By Heather Payne
Assistant Director for the Center for Climate, Energy, Environment, and Economics (CE3), and Adjunct Professor at UNC School of Law
In late June as the legislative session was winding down, the North Carolina General Assembly approved a major energy bill that will fundamentally alter the renewable energy market in North Carolina.
The bill, House Bill 589, Competitive Energy Solutions for NC, was the product of a lengthy stakeholder negotiation process between utility representatives, solar developers, and multiple other organizations.

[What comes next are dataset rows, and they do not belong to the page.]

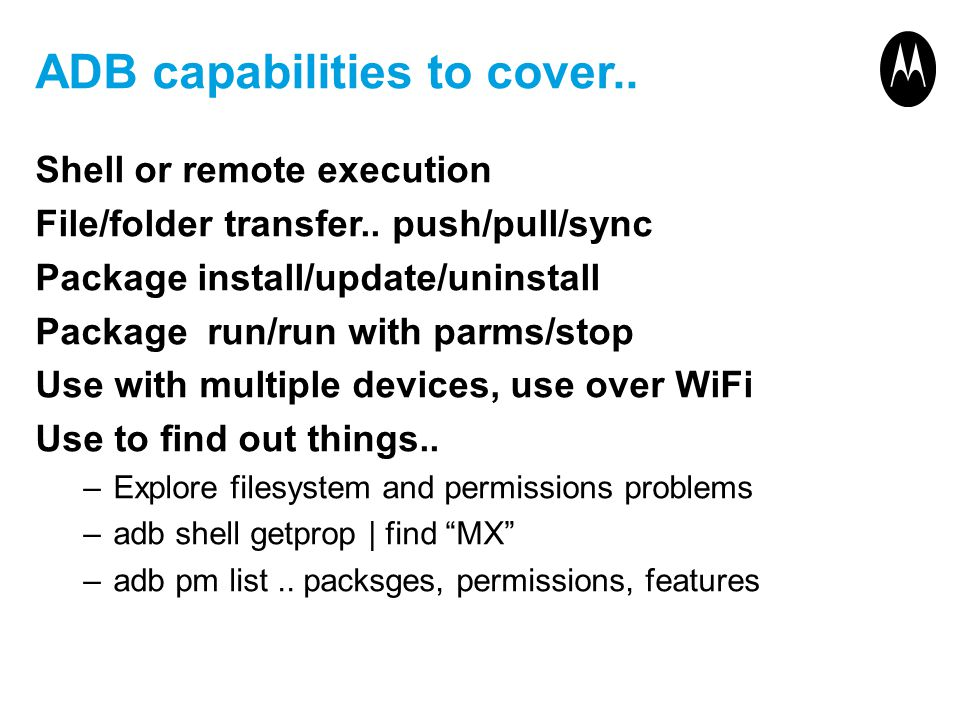 ADB capabilities to cover..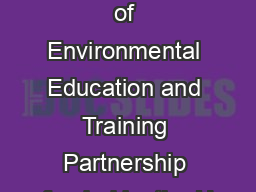 A publication of Environmental Education and Training Partnership funded by the U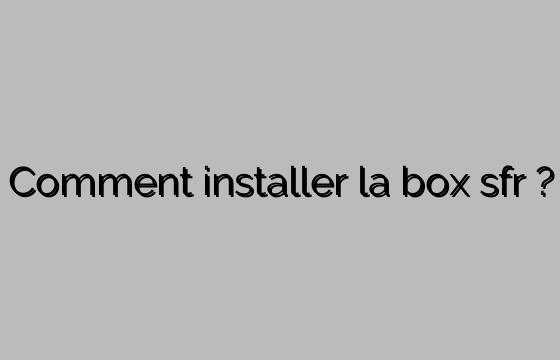 Comment installer la box sfr ?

House Bill 589 includes a number of policy provisions, but at its core modifies how North Carolina will implement the Public Utility Regulatory Policies Act (PURPA)—a federal law passed in 1978 that was intended to spur the growth of small power producers. Even with these changes, PURPA still applies: it created and encouraged a market for power from non-utility power producers; required utilities to take power from qualifying facilities (QFs) of 80 MW or less; and those QFs are paid for their power at avoided cost. Implementation of PURPA was left to the states, and the North Carolina Utilities Commission had chosen to implement PURPA with conditions, including a standardized contract for installations up to five megawatts, that helped utility-scale solar generation thrive in our state. North Carolina is now second only to California in the amount of installed solar capacity.